In the insurance world, companies are currently grappling with a huge problem: fraud. Fraudulent activities have been skyrocketing as fraudulent claims increase in the insurance sector. To combat this issue, many businesses have turned to predictive analytics to act as an early warning system.

To explore new ways to prevent fraud, Money 2.0 Conference will host panel discussions on novel approaches for insurance companies to double-check fraudulent claims. These sessions will aim to teach attendees about the benefits and applications of predictive analytics in combating insurance fraud. Not only that, it will highlight recent advancements made by leading experts, and one can also gather firsthand experience from distinguished speakers who are practicing actuaries.

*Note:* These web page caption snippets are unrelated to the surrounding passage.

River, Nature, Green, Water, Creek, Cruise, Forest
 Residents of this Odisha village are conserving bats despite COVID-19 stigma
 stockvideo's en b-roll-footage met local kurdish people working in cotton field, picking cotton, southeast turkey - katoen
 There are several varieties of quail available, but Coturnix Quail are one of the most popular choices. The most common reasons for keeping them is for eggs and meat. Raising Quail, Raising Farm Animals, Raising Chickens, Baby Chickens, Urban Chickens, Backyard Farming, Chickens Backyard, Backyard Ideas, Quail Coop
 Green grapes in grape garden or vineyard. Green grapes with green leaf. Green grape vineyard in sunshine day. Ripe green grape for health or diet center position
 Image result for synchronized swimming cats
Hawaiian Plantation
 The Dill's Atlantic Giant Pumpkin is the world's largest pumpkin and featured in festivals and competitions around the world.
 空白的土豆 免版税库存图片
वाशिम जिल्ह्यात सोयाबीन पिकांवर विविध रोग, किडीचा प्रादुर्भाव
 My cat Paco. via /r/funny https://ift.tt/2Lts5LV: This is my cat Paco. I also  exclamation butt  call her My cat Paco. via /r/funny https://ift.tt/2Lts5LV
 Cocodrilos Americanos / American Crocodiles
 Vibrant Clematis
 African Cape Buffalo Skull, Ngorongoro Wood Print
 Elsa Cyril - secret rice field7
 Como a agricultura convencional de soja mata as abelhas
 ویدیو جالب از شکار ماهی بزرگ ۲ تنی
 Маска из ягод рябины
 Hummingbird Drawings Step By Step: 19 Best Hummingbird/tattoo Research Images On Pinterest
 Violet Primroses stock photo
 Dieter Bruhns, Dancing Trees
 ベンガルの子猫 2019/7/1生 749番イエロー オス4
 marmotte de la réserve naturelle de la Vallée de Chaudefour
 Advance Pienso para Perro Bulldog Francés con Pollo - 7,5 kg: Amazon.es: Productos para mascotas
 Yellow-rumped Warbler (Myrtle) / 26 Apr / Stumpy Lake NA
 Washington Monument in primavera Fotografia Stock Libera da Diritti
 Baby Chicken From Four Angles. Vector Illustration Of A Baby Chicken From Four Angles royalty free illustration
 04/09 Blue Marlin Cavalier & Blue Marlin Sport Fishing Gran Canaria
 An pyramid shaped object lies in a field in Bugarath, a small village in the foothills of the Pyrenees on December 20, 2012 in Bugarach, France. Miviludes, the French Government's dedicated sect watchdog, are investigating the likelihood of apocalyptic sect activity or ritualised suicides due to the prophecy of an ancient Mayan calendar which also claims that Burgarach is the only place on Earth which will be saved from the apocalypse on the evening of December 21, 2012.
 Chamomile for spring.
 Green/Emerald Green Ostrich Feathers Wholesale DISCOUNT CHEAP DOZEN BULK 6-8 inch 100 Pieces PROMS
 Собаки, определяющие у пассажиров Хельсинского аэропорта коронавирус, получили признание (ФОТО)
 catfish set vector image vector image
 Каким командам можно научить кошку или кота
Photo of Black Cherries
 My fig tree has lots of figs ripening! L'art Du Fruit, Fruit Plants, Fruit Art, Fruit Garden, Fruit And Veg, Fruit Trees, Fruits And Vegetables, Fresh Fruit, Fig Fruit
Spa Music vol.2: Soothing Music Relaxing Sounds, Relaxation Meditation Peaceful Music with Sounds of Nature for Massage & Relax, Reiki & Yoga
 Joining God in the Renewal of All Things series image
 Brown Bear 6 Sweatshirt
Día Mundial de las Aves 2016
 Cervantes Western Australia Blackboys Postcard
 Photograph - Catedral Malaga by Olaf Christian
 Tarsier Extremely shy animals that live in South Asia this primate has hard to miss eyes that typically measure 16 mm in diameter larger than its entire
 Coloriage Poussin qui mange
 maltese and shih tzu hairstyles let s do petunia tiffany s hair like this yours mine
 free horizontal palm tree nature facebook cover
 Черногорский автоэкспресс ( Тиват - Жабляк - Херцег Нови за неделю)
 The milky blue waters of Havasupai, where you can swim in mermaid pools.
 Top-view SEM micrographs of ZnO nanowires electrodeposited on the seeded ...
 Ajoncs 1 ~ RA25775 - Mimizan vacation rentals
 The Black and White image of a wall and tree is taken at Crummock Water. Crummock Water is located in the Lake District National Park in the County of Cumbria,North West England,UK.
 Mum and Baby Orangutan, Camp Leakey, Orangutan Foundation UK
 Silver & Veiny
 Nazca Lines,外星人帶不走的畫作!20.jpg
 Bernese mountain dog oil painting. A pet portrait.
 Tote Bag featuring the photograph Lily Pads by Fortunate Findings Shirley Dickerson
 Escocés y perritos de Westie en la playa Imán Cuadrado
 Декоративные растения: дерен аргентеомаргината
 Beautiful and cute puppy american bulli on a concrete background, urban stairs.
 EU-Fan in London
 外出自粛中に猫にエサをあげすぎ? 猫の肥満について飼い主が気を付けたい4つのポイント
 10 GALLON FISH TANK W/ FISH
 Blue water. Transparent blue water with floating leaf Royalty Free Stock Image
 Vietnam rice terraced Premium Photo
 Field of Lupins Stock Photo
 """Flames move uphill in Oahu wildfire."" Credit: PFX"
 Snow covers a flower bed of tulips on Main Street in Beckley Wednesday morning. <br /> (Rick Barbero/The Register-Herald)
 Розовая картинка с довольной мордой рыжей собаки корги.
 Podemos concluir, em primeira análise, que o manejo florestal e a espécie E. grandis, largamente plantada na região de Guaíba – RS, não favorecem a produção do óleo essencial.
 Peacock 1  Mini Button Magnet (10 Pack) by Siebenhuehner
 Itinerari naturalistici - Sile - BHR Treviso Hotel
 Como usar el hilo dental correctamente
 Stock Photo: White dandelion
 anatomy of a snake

Until then, read on to understand more about how predictive analytics can help you reduce your risk of fraud and increase the profits you take in from your policies.

What Is Insurance Fraud?

As mentioned by experts at the Spring Edition of the Money 2.0 Conference, insurance fraud is one of the fastest-growing crimes affecting policyholders, insurers, reinsurers, capital markets, and regulators. It has become much more sophisticated and less detectable than ever due to technological advancements, resources on the dark web, and vast amounts of data on social media sites such as Facebook or Instagram.

The traditional approach to catching insurance fraudsters involved a series of low-tech manual investigations that were time-consuming and labor-intensive. In short, fraud detection was reactive rather than proactive, with insurance companies waiting for losses to occur before responding with an investigation. Thankfully, there's been a significant shift toward predictive analysis techniques that can reduce insurance companies’ risk exposure by allowing them to investigate and identify fraudulent claims before they happen.

Understanding Insurance Fraud & Its Types

Numerous types of insurance fraud are present to date, but they all fall into two general categories — premium fraud and claim fraud, as mentioned by financial and insurance experts who attended the Money 2.0 Conference. Let’s get into details to understand them:

  • Premium fraud is misrepresenting oneself as a low-risk customer or claiming to have a more negligible risk than one does to pay less for insurance premiums.
  • Claim fraud occurs when an individual exaggerates their loss or injury to receive more money from an insurance company.

The most common form of fraud is staged accidents, where someone injures themselves and files a false claim. Staged accidents happen more often with PIP (Personal Injury Protection) policies that cover medical expenses after an accident and can be very difficult to detect.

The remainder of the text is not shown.